Une candidature qui suscite des vocations

A la controverse s'ajoute un couac dont la MFPCA (Mission française du patrimoine et des cultures alimentaires), nouvellement créée pour porter le projet, se serait bien passée. Le 16 octobre 2008, un déjeuner est organisé à l'hôtel de Lassay (résidence du président de l'Assemblée nationale) pour célébrer la candidature française, à l'initiative du journaliste et écrivain gastronomique Christian Millau. Aux fourneaux, un quatuor de renom - Michel Guérard, Joël Robuchon, Marc Veyrat et Guy Savoy - cuisine pour une centaine de convives. Seul hic : les agapes sont placées sous le haut patronage du président de l'institution, Bernard Accoyer... qui brille par son absence. Ce dernier s'est aperçu à la dernière minute que cette réception en grande pompe avait lieu à la même date que la Journée mondiale de l'alimentation, dont le thème était : "Unis contre la faim".
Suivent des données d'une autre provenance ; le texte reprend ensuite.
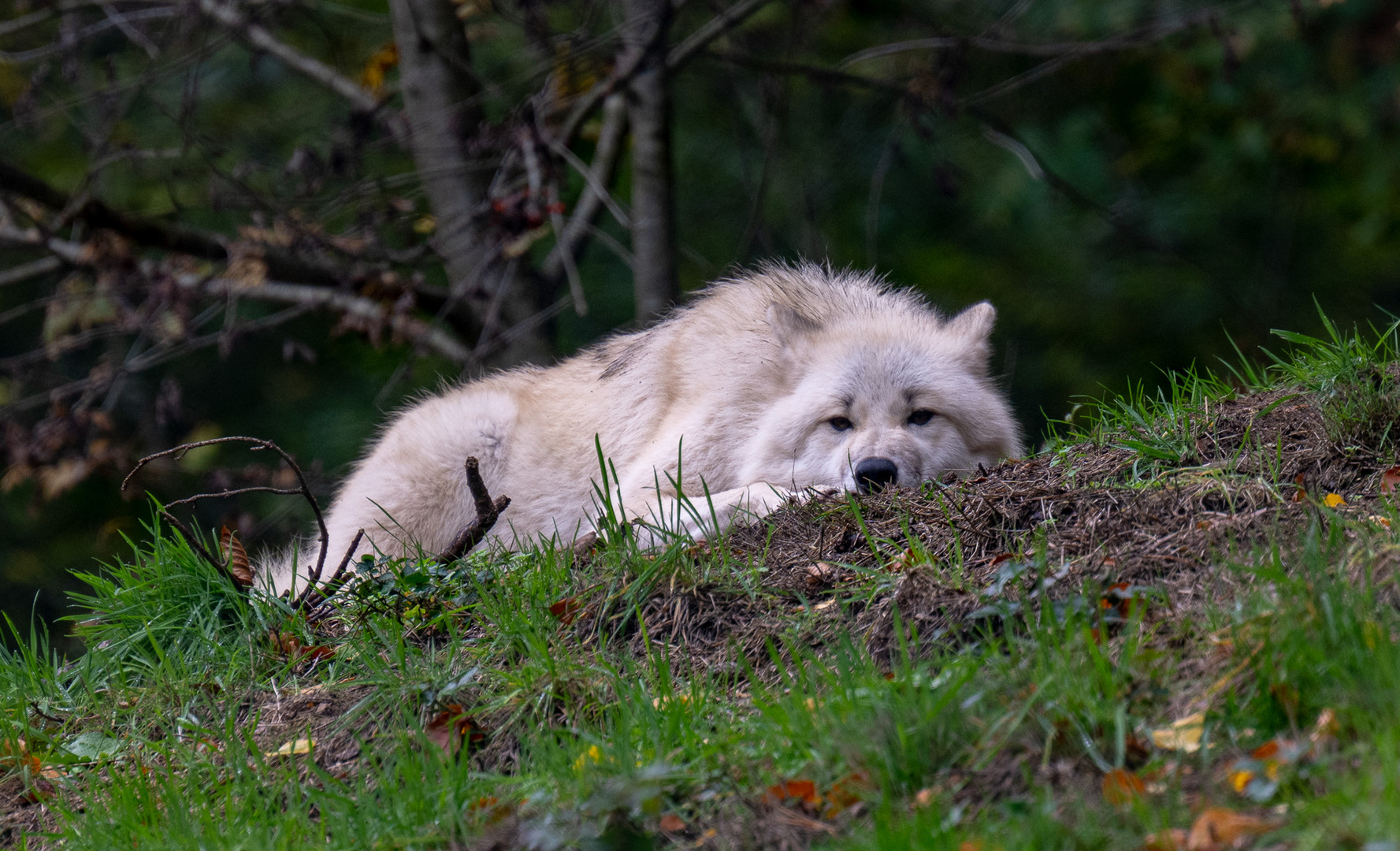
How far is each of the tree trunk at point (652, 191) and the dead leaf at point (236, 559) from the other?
12.2 ft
"Ces vaines polémiques nous ont éloignés du vrai débat sur le bien-fondé de notre démarche, estime Francis Chevrier, délégué de la mission française. Il ne s'agit pas de momifier le cassoulet ou de breveter des savoir-faire artisanaux, ce qui serait impossible et ridicule. Nos marmites ne sont pas les temples d'Angkor. Notre volonté est au contraire de faire reconnaître le repas gastronomique comme un patrimoine vivant, une pratique sociale coutumière dans laquelle se reconnaissent tous les Français." Et l'universitaire de pointer la confusion dans l'opinion entre le "patrimoine matériel" tel qu'il est défini dans la convention adoptée par l'Unesco en 1972 - tous les monuments, chefs-d'oeuvre d'architecture et sites naturels en péril - et le "patrimoine immatériel". Cette notion nouvelle s'appuie sur une convention de 2003 qui vise à une meilleure prise en compte par les Nations unies des cultures populaires. "La gastronomie doit renouer avec son sens originel de "culture de la table". Elle n'appartient pas aux grands chefs, mais à tous les Français, insiste Olivier Roellinger, le cuisinier de Cancale. Cette inscription permettrait à d'autres peuples qui ont un fort intérêt pour la gastronomie d'engager des démarches similaires." La candidature française a d'ores et déjà suscité des vocations. Le Mexique s'est empressé de déposer un dossier : "La cuisine traditionnelle mexicaine - culture communautaire, vivante, ancestrale et authentique, le paradigme de Michoacán". Quant à l'Espagne, la Grèce, l'Italie et au Maroc, ils entendent conjointement faire classer leur "diète méditerranéenne".

Prélude à la création d'une Cité de la gastronomie

La France a adossé sa candidature à un projet d'envergure : la création d'une Cité de la gastronomie, "un équipement culturel pluridisciplinaire à dimension nationale et internationale". Jean-Robert Pitte, président de la MFPCA, a écrit fin septembre à Nicolas Sarkozy pour lui proposer de créer ce pôle entièrement dédié aux arts culinaires dans l'actuel hôtel de la Marine, place de la Concorde, à Paris. Un splendide bâtiment de 5 000 mètres carrés, qui sera libéré à la fin de 2014, lorsque tous les services du ministère de la Défense seront rassemblés au sein d'un "Pentagone à la française". "Et pourquoi pas ? s'enthousiasme Jean-Robert Pitte. J'ai lancé une bouteille à la mer..." Une bouteille dont pourrait bien se saisir le président de la République, toujours en quête d'un acte culturel fort pour marquer son quinquennat.